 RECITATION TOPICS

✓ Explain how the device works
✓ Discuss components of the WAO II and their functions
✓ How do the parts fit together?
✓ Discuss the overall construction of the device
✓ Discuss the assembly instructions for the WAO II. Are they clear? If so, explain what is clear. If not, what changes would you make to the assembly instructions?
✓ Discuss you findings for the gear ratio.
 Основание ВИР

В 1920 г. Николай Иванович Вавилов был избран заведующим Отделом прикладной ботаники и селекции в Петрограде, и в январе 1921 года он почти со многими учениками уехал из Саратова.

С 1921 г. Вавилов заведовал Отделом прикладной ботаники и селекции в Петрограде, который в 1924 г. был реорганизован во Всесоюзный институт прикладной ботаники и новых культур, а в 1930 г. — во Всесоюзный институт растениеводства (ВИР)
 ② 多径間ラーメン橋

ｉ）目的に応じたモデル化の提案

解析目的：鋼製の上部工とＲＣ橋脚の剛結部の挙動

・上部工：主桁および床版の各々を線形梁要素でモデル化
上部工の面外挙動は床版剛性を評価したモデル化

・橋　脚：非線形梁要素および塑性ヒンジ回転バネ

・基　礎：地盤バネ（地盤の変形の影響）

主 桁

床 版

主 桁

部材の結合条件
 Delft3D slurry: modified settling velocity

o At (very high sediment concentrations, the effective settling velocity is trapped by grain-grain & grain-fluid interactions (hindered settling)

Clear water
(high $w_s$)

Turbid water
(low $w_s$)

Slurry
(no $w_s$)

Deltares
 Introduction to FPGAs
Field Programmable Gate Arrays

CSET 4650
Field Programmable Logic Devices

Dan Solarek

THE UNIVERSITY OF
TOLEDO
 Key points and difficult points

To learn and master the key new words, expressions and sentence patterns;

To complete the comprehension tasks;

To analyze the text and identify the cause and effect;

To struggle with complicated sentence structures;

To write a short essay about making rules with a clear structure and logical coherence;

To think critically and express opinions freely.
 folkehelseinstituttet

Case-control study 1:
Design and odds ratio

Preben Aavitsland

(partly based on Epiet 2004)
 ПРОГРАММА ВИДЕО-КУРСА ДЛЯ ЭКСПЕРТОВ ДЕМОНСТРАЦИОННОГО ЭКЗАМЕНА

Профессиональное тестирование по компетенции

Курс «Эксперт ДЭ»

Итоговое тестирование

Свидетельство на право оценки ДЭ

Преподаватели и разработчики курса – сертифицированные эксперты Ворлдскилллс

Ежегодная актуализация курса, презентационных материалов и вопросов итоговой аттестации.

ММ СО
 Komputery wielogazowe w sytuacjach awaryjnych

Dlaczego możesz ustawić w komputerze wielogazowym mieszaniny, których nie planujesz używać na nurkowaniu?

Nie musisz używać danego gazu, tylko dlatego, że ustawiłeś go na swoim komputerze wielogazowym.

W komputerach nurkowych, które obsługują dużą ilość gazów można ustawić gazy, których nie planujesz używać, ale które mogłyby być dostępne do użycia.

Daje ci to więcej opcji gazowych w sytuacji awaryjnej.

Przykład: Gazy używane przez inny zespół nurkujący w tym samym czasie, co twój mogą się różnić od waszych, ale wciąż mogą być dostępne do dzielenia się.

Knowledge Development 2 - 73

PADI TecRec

══════════

### Exercise goal
Up to and including the line with "To analyze the", repeat the data exactly, starting from its first line; nothing else belongs in the response.

### Your response
 RECITATION TOPICS

✓ Explain how the device works
✓ Discuss components of the WAO II and their functions
✓ How do the parts fit together?
✓ Discuss the overall construction of the device
✓ Discuss the assembly instructions for the WAO II. Are they clear? If so, explain what is clear. If not, what changes would you make to the assembly instructions?
✓ Discuss you findings for the gear ratio.
 Основание ВИР

В 1920 г. Николай Иванович Вавилов был избран заведующим Отделом прикладной ботаники и селекции в Петрограде, и в январе 1921 года он почти со многими учениками уехал из Саратова.

С 1921 г. Вавилов заведовал Отделом прикладной ботаники и селекции в Петрограде, который в 1924 г. был реорганизован во Всесоюзный институт прикладной ботаники и новых культур, а в 1930 г. — во Всесоюзный институт растениеводства (ВИР)
 ② 多径間ラーメン橋

ｉ）目的に応じたモデル化の提案

解析目的：鋼製の上部工とＲＣ橋脚の剛結部の挙動

・上部工：主桁および床版の各々を線形梁要素でモデル化
上部工の面外挙動は床版剛性を評価したモデル化

・橋　脚：非線形梁要素および塑性ヒンジ回転バネ

・基　礎：地盤バネ（地盤の変形の影響）

主 桁

床 版

主 桁

部材の結合条件
 Delft3D slurry: modified settling velocity

o At (very high sediment concentrations, the effective settling velocity is trapped by grain-grain & grain-fluid interactions (hindered settling)

Clear water
(high $w_s$)

Turbid water
(low $w_s$)

Slurry
(no $w_s$)

Deltares
 Introduction to FPGAs
Field Programmable Gate Arrays

CSET 4650
Field Programmable Logic Devices

Dan Solarek

THE UNIVERSITY OF
TOLEDO
 Key points and difficult points

To learn and master the key new words, expressions and sentence patterns;

To complete the comprehension tasks;

To analyze the text and identify the cause and effect;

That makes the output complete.